Exercise brief ::
Search the material for the string "html" and reply with how many lines contain it, nothing else.

▬▬▬▬▬▬▬▬▬▬

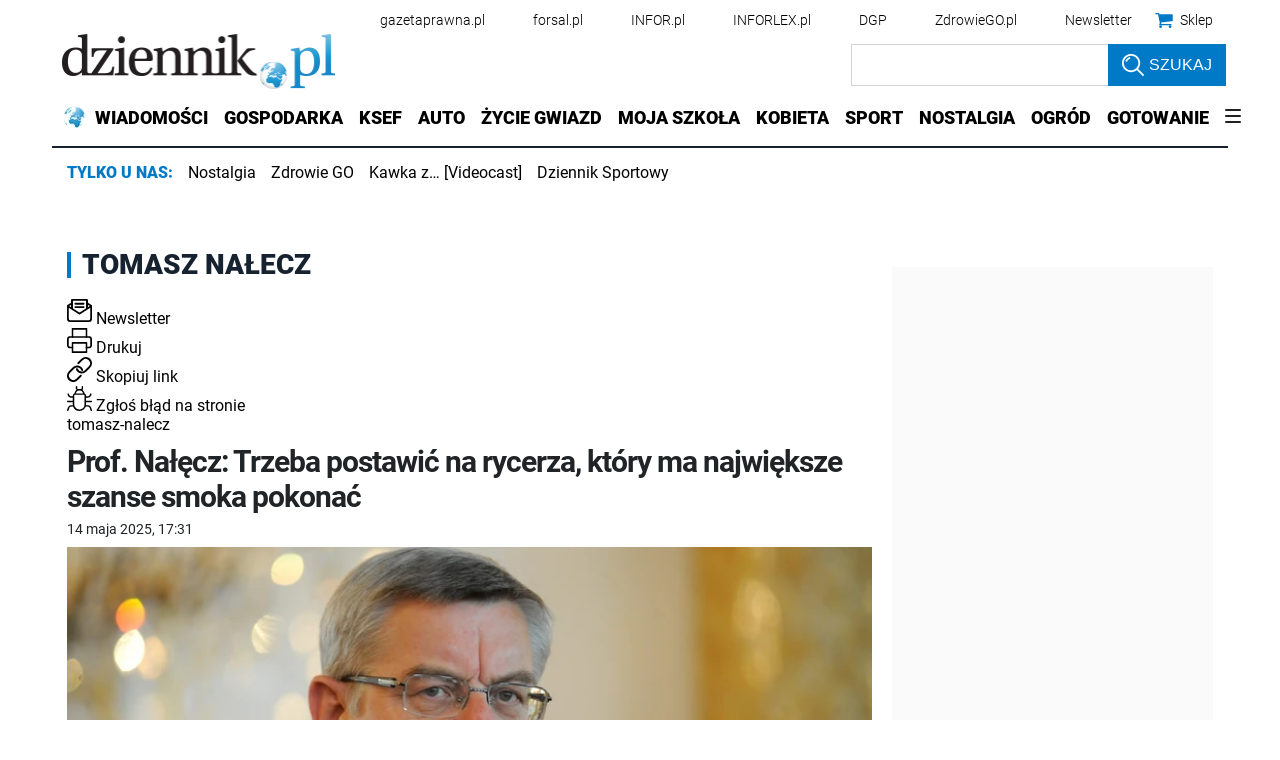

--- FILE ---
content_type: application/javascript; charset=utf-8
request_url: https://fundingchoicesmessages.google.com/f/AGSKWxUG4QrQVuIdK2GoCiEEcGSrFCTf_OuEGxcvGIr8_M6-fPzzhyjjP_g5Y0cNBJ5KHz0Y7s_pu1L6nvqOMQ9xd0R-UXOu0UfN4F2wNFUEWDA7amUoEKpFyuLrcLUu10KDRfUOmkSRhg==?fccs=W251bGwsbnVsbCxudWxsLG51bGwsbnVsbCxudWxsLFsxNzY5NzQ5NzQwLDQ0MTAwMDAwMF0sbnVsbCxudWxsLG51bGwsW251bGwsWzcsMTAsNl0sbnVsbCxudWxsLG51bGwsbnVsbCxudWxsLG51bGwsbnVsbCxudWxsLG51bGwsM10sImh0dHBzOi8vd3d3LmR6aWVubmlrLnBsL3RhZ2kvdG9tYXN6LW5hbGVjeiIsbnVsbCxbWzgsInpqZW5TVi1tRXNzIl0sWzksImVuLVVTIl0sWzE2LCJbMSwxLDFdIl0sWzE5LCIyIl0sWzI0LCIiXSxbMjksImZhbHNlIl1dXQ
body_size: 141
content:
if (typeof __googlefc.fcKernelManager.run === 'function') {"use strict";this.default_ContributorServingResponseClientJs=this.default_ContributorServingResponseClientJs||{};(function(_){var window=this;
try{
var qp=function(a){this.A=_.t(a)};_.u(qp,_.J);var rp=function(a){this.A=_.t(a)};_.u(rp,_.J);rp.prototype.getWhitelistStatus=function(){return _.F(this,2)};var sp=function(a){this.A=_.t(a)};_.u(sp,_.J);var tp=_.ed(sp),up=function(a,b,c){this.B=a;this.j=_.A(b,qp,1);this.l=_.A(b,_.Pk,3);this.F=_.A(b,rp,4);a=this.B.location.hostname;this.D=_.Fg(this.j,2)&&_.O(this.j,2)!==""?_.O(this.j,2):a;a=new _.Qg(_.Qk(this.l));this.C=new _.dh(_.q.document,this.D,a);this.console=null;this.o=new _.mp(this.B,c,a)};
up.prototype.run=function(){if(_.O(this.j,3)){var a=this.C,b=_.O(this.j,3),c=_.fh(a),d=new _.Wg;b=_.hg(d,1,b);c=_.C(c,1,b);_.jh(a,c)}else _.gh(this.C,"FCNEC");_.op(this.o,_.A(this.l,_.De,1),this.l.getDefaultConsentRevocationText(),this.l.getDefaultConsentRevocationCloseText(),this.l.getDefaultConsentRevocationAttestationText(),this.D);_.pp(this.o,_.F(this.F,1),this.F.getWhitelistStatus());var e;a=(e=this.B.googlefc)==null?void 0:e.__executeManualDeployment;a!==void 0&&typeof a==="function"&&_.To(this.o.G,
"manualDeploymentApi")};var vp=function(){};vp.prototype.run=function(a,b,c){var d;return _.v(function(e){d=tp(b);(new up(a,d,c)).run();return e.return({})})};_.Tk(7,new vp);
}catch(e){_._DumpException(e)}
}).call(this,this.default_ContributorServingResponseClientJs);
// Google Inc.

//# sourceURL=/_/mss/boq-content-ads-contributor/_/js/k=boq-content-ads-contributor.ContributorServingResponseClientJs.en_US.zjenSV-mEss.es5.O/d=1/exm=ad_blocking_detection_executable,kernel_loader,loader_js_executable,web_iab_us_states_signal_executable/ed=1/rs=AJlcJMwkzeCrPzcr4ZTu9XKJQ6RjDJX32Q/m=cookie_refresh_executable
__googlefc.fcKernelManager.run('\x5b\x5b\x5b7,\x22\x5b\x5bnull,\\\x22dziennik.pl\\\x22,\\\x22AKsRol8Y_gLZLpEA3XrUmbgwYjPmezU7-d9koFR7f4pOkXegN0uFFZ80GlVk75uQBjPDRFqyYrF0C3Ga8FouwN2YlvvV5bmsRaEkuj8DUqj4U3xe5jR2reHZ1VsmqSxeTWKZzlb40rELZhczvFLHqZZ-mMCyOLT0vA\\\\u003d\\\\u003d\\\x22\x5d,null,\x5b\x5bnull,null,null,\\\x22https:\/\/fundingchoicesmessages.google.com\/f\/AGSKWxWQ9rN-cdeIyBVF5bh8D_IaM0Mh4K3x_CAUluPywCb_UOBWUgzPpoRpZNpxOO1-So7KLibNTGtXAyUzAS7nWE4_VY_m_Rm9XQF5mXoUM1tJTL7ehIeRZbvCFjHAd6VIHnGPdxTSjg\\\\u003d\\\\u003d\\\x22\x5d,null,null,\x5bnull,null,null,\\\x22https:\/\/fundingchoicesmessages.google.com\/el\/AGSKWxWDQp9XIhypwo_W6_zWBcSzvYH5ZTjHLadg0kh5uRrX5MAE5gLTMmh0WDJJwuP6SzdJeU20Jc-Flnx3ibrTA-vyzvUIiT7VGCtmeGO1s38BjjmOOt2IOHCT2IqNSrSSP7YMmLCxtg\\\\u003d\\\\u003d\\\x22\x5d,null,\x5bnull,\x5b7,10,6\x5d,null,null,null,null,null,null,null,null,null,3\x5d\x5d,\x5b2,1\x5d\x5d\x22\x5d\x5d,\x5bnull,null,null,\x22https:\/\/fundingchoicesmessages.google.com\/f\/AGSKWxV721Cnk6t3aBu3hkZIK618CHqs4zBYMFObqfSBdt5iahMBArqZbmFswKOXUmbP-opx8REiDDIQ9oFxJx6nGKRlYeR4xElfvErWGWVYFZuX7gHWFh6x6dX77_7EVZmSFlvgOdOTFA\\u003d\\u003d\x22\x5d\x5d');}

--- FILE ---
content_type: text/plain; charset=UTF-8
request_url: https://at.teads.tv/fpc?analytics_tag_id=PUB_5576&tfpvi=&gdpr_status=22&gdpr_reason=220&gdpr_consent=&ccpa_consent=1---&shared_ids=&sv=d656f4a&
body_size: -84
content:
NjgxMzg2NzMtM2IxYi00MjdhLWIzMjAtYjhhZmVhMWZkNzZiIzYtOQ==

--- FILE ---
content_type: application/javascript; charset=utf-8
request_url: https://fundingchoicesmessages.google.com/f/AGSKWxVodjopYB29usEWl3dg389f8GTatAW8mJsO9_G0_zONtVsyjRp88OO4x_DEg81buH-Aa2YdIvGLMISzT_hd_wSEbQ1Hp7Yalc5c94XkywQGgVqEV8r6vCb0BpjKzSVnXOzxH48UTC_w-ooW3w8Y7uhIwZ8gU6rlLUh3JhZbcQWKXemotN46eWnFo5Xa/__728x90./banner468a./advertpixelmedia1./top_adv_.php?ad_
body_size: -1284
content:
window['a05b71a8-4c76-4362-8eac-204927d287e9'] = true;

▬▬▬▬▬▬▬▬▬▬

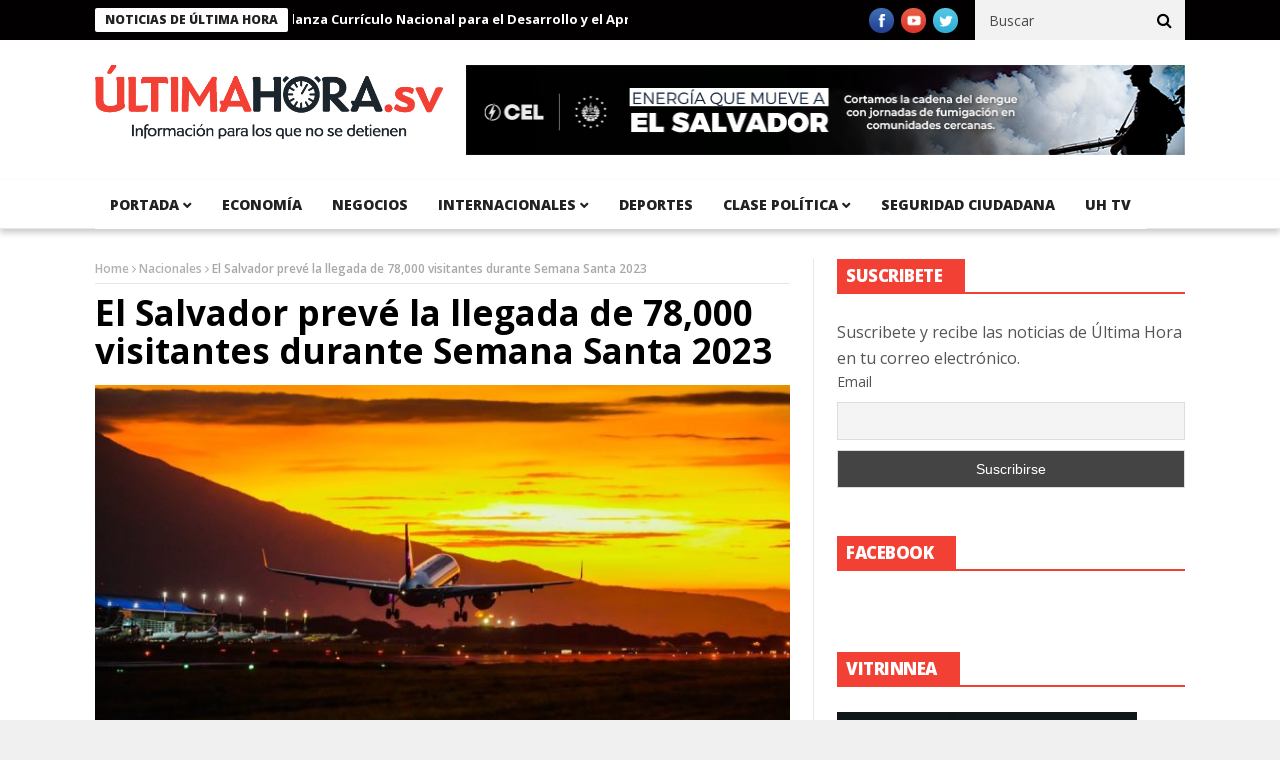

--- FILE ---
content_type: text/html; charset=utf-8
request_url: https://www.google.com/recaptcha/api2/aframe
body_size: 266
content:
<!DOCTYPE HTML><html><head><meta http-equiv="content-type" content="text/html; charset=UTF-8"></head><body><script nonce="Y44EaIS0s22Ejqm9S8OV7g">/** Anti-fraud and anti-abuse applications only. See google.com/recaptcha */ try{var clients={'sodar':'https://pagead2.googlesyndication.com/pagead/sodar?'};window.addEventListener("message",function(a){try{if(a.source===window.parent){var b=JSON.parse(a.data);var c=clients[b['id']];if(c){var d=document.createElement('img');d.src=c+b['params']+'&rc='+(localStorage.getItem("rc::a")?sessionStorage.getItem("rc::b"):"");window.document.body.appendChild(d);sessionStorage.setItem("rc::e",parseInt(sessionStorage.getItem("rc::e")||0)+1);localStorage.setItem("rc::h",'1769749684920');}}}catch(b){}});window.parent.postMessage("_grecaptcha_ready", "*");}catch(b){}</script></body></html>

▬▬▬▬▬▬▬▬▬▬

Solution for this task ::
2